Selected excerpt:

Artist Spotlight: Saint [Interview]
Saint has been making lots of noise in the last year with big tunes, twerk anthems, and just changing the game with original and innovative music that follows no formula. Saint carries a very mysterious aesthetic that forces you to wonder and focus solely on the music. We were able to catch up with Saint and ask a few questions. So lets see what the Bass Shaman Saint has to say.
What is your name, favorite food, and what city you from?
My name is Virgil. I’m based in Los Angeles, and my food of choice is water.
Describe your sound in three words?
Hip-hop. Club. Aggressive.
What three songs you have been into lately?
‘2 On’ by Tinashe, ‘Run These Streets’ by K. Michelle, and ‘Melba’s Call’ by Bok Bok and Kelela. That and everything DJ Mustard and Young Thug are putting out- I know you said only three though. And Nicki Minaj too, sorry.
What audience do you have in mind when you DJ and produce?
I never really had an audience in mind, I kind of just go for stuff I like and would want to hear when out.
You have collaborated with a good amount of artists, how has the process been? Do you feel you have developed your sound with these collaborations?
It’s always fun. I try to bring them into my sonic world and find some type of middle ground. Some people I work with i’ll bang it out (G-Buck, Jesse Slayer), and others i’ll really dive and make something deep and more art based (AGLORY). You pick up something from everyone, really.
You have received a lot of cosigns, and your tracks have been played at festivals by some of the biggest names. How does it feel to have your tracks being heard by thousands of people?

Directive A: According to the Saint interview, in which city is Saint based?
The interview and the records that come after it are unrelated.

Dataset:
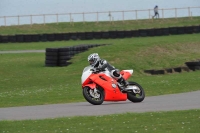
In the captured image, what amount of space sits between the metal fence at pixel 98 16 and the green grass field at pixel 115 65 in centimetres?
2997

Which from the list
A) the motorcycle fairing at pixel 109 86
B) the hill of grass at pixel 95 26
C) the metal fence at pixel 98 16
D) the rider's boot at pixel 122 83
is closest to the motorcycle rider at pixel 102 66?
the rider's boot at pixel 122 83

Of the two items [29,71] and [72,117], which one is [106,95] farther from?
[29,71]

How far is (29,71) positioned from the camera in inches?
1114

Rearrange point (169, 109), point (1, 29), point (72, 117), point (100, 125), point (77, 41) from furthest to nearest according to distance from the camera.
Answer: point (1, 29), point (77, 41), point (169, 109), point (72, 117), point (100, 125)

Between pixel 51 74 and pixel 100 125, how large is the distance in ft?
51.1

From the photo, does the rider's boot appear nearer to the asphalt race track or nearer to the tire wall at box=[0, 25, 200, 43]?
the asphalt race track

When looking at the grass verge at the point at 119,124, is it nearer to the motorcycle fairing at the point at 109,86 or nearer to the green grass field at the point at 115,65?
the green grass field at the point at 115,65

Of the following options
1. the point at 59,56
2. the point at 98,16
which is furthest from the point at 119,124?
the point at 98,16

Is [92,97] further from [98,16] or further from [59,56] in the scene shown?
[98,16]

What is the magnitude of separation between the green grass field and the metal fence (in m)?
30.0

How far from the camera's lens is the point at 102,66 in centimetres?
1591

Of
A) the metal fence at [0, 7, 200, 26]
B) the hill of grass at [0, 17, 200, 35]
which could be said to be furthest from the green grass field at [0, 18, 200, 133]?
the metal fence at [0, 7, 200, 26]

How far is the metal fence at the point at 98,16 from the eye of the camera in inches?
2594

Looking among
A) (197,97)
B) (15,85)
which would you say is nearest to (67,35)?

Directive B: Edit the records from the line with "What is the" through the end of the records, replacing "magnitude of separation" with "distance" and keeping everything else the same.

Written solution A: Los Angeles

Written solution B:
What is the distance between the green grass field and the metal fence (in m)?
30.0

How far from the camera's lens is the point at 102,66 in centimetres?
1591

Of
A) the metal fence at [0, 7, 200, 26]
B) the hill of grass at [0, 17, 200, 35]
which could be said to be furthest from the green grass field at [0, 18, 200, 133]?
the metal fence at [0, 7, 200, 26]

How far is the metal fence at the point at 98,16 from the eye of the camera in inches?
2594

Looking among
A) (197,97)
B) (15,85)
which would you say is nearest to (67,35)?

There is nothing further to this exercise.